Exercise instructions:
Please copy out every line below that contains the word "hand".

Listed records:

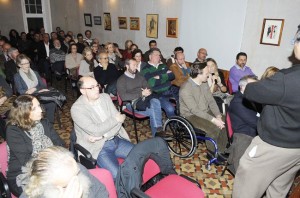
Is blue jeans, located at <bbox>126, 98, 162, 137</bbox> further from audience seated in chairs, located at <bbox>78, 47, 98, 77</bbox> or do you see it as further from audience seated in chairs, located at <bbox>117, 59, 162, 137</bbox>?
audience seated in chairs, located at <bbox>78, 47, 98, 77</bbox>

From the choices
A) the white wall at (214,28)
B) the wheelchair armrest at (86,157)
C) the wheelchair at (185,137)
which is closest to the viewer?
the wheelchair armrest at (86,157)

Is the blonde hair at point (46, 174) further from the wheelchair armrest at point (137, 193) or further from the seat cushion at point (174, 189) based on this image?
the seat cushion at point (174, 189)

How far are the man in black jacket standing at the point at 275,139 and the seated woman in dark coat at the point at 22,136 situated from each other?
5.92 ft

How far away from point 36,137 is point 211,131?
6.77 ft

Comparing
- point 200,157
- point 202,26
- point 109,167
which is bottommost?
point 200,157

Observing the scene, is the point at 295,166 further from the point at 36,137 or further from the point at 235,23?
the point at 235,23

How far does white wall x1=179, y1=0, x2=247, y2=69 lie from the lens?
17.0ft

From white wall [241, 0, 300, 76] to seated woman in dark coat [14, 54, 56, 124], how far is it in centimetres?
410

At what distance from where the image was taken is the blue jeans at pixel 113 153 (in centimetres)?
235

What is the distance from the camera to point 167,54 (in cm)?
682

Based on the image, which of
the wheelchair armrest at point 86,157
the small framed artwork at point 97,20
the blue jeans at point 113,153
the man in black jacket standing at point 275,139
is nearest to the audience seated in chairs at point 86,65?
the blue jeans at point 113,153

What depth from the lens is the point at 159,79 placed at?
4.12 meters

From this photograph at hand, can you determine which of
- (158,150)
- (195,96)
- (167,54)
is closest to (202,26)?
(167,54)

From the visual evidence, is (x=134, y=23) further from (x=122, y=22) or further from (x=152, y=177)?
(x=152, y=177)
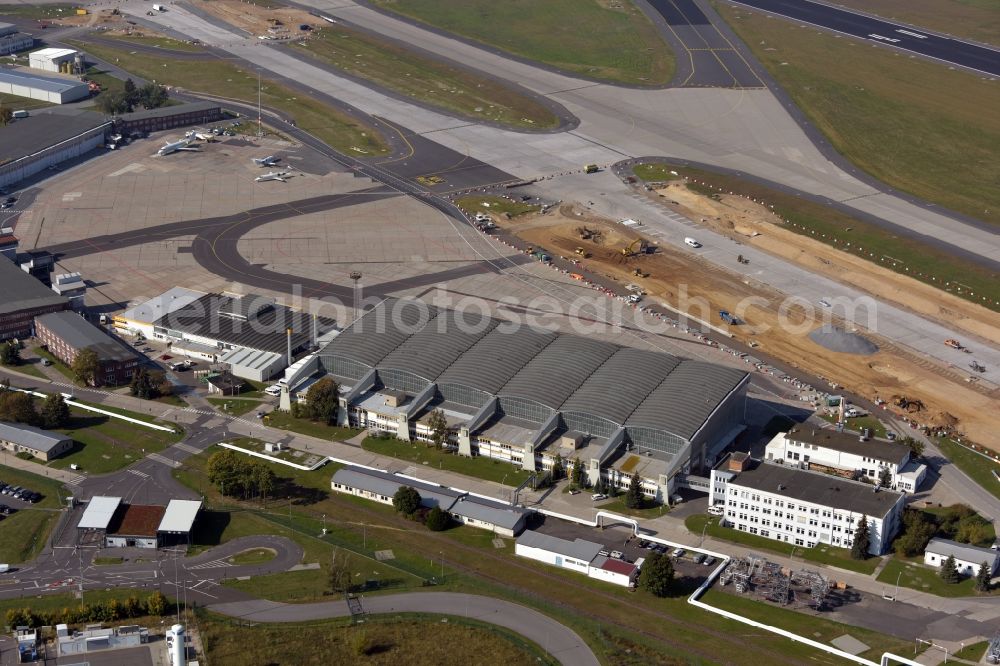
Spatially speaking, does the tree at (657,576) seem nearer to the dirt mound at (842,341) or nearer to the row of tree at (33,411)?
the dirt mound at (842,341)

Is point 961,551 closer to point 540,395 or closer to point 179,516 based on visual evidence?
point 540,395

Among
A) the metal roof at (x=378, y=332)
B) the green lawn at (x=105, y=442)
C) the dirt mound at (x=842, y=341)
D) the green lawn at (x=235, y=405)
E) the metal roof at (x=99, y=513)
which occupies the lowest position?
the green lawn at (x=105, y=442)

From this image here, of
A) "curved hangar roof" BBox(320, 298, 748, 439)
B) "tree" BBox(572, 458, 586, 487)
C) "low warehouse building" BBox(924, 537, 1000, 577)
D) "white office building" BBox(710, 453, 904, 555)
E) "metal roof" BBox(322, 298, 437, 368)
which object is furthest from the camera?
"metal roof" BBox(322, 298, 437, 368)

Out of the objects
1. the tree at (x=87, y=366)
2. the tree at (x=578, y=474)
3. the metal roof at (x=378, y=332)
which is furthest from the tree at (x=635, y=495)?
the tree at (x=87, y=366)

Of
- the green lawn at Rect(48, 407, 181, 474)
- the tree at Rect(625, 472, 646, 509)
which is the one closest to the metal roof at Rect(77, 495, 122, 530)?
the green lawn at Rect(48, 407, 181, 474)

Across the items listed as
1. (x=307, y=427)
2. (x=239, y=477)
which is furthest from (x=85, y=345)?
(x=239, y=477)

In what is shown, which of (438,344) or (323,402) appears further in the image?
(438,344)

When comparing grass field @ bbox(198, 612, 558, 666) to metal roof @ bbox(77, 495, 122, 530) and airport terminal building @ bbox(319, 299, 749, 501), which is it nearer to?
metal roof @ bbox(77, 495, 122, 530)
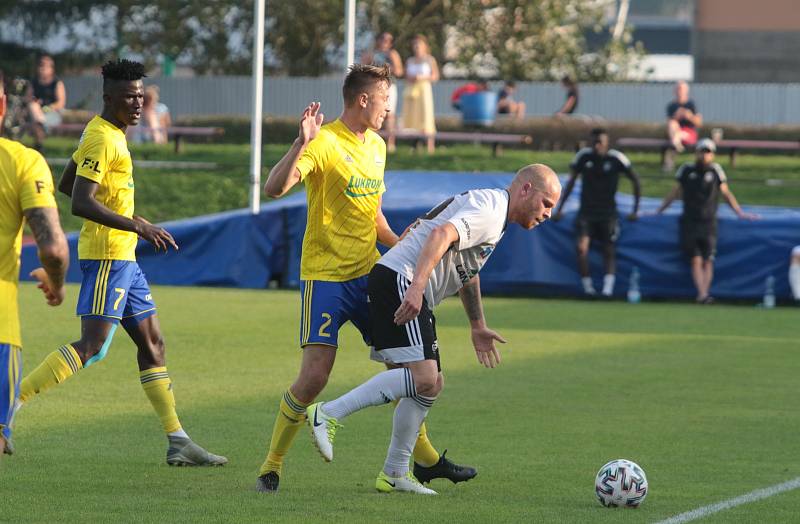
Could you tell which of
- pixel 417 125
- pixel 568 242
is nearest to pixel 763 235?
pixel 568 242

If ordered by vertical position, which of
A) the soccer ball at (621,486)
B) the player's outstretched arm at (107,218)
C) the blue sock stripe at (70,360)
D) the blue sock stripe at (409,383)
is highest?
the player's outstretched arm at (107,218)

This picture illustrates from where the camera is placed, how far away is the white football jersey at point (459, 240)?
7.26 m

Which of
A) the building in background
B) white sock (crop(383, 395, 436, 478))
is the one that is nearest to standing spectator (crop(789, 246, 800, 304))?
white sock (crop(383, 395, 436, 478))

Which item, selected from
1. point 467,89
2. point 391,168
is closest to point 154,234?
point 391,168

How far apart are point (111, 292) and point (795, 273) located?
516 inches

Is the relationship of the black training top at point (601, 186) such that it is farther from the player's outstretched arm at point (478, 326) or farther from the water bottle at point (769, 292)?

---

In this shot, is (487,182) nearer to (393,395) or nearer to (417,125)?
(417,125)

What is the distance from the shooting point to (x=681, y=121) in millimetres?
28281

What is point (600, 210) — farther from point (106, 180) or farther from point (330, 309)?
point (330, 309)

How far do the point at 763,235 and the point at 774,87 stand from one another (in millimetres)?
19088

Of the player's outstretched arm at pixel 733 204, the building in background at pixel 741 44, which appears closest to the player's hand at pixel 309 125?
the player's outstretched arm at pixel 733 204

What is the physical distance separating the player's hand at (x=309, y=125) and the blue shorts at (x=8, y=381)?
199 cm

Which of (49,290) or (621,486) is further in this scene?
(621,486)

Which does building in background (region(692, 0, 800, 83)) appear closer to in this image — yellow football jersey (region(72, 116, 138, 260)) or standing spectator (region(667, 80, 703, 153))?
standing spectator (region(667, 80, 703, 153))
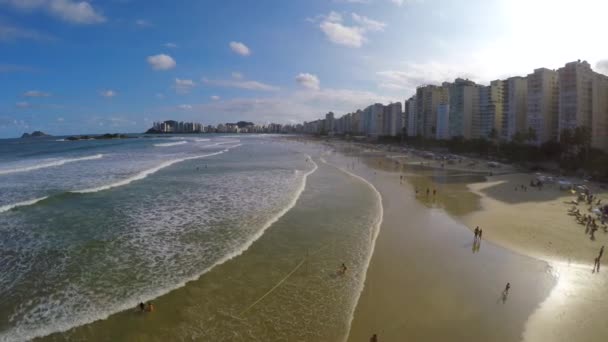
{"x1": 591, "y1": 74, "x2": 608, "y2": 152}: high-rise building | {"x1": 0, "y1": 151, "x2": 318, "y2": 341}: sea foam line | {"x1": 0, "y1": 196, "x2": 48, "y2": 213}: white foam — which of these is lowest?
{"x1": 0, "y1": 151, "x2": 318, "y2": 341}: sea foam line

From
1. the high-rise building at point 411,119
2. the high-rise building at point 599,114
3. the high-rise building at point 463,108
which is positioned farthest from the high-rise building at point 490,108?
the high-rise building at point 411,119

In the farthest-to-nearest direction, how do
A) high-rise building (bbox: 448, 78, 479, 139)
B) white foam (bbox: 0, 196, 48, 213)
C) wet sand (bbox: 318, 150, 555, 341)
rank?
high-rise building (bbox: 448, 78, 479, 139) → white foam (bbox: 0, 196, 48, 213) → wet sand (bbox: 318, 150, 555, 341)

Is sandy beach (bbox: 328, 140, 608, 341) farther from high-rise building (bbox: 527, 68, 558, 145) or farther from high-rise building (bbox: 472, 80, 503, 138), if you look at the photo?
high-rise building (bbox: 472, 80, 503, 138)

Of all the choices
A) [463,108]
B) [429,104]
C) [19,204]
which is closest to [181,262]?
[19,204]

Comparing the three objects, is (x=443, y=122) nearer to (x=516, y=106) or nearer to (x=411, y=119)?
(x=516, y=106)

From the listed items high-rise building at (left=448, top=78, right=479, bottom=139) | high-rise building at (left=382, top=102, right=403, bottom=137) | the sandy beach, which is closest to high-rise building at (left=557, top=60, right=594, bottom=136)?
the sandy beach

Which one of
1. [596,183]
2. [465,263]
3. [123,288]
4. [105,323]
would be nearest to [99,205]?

* * *

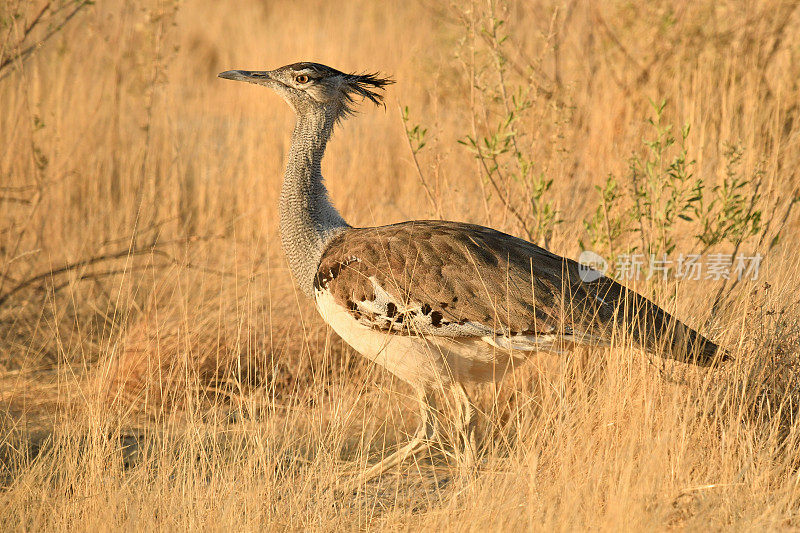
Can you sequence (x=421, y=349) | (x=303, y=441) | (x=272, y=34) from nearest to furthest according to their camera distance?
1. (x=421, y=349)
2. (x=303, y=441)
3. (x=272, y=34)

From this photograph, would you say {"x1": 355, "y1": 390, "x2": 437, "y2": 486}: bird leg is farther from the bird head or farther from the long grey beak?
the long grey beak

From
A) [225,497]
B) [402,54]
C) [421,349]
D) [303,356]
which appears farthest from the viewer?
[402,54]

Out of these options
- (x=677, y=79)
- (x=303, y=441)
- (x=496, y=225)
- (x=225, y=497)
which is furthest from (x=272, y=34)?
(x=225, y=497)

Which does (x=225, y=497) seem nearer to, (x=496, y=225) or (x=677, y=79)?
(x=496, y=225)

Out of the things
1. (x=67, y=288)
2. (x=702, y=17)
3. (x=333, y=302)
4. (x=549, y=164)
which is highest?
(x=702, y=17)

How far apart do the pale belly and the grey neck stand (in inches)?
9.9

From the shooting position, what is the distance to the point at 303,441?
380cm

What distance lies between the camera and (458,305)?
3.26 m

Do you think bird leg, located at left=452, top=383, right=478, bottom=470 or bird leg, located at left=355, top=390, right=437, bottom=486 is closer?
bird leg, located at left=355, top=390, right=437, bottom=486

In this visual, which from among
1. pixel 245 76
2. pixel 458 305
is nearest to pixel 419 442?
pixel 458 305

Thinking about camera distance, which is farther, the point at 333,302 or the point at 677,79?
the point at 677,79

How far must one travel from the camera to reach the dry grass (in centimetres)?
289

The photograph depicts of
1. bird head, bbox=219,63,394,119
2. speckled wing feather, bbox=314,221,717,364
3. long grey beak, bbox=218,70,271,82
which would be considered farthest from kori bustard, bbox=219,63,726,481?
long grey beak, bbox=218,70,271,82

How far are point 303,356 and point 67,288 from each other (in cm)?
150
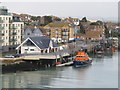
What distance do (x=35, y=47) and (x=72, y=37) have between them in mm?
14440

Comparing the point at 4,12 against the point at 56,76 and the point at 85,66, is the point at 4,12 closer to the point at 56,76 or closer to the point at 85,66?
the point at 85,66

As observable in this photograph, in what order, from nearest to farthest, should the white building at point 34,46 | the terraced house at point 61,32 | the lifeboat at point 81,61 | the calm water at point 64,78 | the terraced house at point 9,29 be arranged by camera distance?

Answer in full:
From this photograph at hand, can you determine which of
Of the player's outstretched arm at pixel 733 204, the building in background at pixel 741 44, which appears closest to the player's hand at pixel 309 125?
What is the physical distance separating the player's hand at (x=309, y=125) and the blue shorts at (x=8, y=381)?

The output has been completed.